- _The problem_: Return each of the following records word for word, with no changes.

- _Rows from a dataset_:

****

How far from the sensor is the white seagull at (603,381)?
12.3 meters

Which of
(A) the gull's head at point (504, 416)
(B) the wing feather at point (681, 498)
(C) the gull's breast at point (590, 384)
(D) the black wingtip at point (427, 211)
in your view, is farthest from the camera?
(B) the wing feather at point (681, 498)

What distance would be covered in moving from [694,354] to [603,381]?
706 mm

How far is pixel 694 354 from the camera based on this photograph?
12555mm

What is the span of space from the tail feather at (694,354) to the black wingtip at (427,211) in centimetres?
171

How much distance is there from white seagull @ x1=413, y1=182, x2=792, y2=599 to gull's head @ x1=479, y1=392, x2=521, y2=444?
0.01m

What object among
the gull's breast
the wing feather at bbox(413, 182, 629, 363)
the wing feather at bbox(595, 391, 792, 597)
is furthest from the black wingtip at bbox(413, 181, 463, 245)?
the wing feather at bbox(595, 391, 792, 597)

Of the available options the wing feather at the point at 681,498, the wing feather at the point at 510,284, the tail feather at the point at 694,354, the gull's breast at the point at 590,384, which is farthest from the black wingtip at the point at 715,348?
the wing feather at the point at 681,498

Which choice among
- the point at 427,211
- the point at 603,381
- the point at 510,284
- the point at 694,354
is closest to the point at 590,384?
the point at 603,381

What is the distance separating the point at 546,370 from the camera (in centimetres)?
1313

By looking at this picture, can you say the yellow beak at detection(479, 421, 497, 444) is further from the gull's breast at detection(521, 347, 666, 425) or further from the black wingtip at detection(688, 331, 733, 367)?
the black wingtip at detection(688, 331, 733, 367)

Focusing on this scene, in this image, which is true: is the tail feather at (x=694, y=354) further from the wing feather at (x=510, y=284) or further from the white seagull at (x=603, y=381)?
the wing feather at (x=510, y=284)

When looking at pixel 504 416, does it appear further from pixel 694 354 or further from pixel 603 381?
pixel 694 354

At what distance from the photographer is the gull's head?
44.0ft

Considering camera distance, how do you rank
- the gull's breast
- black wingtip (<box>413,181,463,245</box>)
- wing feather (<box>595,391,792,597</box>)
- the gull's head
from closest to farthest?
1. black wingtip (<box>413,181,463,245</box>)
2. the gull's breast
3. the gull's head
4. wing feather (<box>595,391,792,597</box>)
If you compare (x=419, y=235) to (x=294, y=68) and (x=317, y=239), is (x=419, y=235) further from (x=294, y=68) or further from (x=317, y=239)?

****

- _Exercise response_:
How far from the sensor is the white seagull at (603,381)?
12.3 meters

Which of
(A) the gull's head at point (504, 416)
(B) the wing feather at point (681, 498)
(C) the gull's breast at point (590, 384)
(D) the black wingtip at point (427, 211)
in your view, is farthest from the camera?
(B) the wing feather at point (681, 498)

What distance would be covered in moving from [694,354] to [603,381]?
706 mm

How far is pixel 694 354 from the camera based on this photograph?
12555mm

What is the span of space from the tail feather at (694,354) to the black wingtip at (427,211) in centimetres?
171

How much distance is there from white seagull @ x1=413, y1=182, x2=792, y2=599 to gull's head @ x1=479, y1=392, x2=521, y2=444?
0.01m

What object among
the gull's breast
the wing feather at bbox(413, 182, 629, 363)
the wing feather at bbox(595, 391, 792, 597)
is furthest from the black wingtip at bbox(413, 181, 463, 245)?
the wing feather at bbox(595, 391, 792, 597)

Of the available options the wing feather at the point at 681,498, the wing feather at the point at 510,284, the tail feather at the point at 694,354, the gull's breast at the point at 590,384, which is farthest from the black wingtip at the point at 715,348?
the wing feather at the point at 681,498

Which choice among
- the point at 427,211
- the point at 603,381
- the point at 510,284
- the point at 694,354
is closest to the point at 590,384?
the point at 603,381

What is the distance separating the point at 546,370 from the camera (in centimetres)?
1313

By looking at this picture, can you say the yellow beak at detection(479, 421, 497, 444) is further from the gull's breast at detection(521, 347, 666, 425) or further from the black wingtip at detection(688, 331, 733, 367)?
the black wingtip at detection(688, 331, 733, 367)

Focusing on this scene, in this image, which is true: is the tail feather at (x=694, y=354) further from the wing feather at (x=510, y=284) or further from the white seagull at (x=603, y=381)?
the wing feather at (x=510, y=284)

When looking at pixel 504 416, does it appear further from pixel 694 354 or further from pixel 603 381?
pixel 694 354

At what distance from the photographer is the gull's head?
44.0ft

Considering camera distance, how do you rank
- the gull's breast
- black wingtip (<box>413,181,463,245</box>)
- wing feather (<box>595,391,792,597</box>)
- the gull's head
from closest to farthest?
1. black wingtip (<box>413,181,463,245</box>)
2. the gull's breast
3. the gull's head
4. wing feather (<box>595,391,792,597</box>)
If you compare (x=419, y=235) to (x=294, y=68) and (x=317, y=239), is (x=419, y=235) further from (x=294, y=68) or further from (x=317, y=239)?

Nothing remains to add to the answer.